= Lee E. Brasseur =

American academic

Lee Ellen Brasseur is an American Professor of technical communication at the Department of English at the Illinois State University, and expert in the field of visualization, known from her 2003 book "Visualizing Technical Information: A Cultural Critique".

== Biography ==
Brasseur received a B.A. from Western Michigan University, an M.A. at Eastern Michigan University, and a D.A. from the University of Michigan in Ann Arbor.

In 1990 she started working at the Department of English at the Illinois State University. Until 2005 she has been teaching courses in visual rhetoric and technical writing. From 1998 to 1999 she was Director of the Technical Writing Program at Illinois State University. She served as Associate Chair, Department of English at Illinois State University. She has been working as consultant for several publishing firms. And since 1999 she is Editorial Reviewer for the journal Technical Communication Quarterly.

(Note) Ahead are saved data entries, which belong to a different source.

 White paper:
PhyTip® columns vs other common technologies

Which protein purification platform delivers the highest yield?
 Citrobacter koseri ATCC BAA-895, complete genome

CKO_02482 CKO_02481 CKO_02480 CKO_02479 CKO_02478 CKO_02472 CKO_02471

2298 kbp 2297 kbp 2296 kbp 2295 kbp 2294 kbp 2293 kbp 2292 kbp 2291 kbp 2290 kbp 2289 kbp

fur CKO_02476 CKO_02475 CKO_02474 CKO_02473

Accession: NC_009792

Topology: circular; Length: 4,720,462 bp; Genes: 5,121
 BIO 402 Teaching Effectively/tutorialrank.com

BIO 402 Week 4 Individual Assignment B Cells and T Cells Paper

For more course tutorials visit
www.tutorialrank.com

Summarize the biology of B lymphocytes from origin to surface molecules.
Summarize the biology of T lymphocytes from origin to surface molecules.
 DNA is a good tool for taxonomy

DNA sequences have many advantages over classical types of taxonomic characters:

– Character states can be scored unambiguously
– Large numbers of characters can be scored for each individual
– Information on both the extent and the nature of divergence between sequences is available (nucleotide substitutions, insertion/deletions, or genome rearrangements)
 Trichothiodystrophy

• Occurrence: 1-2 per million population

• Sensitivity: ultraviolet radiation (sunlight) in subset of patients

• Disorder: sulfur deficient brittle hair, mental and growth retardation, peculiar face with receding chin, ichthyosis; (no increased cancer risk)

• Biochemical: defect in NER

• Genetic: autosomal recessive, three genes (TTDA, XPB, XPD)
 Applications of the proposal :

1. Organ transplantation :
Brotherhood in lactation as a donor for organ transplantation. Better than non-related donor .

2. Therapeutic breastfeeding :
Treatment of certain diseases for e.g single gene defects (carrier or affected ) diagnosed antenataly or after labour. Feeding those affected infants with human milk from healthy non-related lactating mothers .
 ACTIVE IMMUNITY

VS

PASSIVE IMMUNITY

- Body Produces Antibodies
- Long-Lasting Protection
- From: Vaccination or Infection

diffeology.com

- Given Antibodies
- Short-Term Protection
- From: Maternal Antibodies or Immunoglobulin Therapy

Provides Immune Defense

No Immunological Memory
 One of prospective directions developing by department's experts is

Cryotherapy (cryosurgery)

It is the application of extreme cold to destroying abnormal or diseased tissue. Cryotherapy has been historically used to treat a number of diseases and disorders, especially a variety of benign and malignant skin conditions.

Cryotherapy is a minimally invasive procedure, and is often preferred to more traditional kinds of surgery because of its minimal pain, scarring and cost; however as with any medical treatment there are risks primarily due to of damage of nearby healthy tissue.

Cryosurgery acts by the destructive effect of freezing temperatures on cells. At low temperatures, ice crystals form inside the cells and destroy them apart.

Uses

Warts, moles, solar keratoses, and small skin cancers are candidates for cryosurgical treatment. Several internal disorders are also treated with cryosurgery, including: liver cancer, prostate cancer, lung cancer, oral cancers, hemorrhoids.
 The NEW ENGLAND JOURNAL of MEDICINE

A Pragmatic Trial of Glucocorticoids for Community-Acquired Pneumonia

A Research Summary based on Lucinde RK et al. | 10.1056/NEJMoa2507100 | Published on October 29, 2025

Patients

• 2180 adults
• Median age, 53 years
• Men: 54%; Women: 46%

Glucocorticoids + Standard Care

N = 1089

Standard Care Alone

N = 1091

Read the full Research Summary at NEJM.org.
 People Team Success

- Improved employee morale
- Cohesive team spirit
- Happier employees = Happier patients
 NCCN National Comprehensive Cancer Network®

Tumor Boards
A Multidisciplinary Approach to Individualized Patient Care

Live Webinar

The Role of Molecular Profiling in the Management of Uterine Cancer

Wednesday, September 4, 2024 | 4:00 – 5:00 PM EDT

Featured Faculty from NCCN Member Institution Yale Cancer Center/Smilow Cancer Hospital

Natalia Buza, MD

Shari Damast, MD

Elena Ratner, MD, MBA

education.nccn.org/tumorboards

In 1994 Brasseur received a Nomination for University Research Initiative Award by the College of Arts and Sciences, Illinois State University. In 2004 she received a College of Arts and Sciences Outstanding Research Award in the Humanities in 2004 also from the Illinois State University.

== See also ==
- Diagram

== Publications ==
Lee E. Brasseur has written several articles and a book.
- 1997. New American families : Chinese daughters and their single mothers : adoption stories about hope and love from Our Chinese Daughters Foundation. Compiled and edited with Jane A. Liedtke. Bloomington, IL : Our Chinese Daughters Foundation.
- 2003. Visualizing Technical Information: A Cultural Critique. Amityville, NY : Baywood Publ.

Articles, a selection:
- 2001. "Critiquing the Culture of Computer Graphing Practices". In: Journal of Technical Writing and Communication. Vol 31, nr.1. pp. 27–39.
- 2004. "Contesting the Objectivist Paradigm: Gender Issues in the Technical and Professional Communication Curriculum". In: Central Works in Technical Communication. Edited by Johndan Johnson-Eilola and Stuart A. Selber. Oxford press.
- 2005. "Florence Nightingale's Visual Rhetoric in the Rose Diagrams." In: Technical Communication Quarterly 14: 2.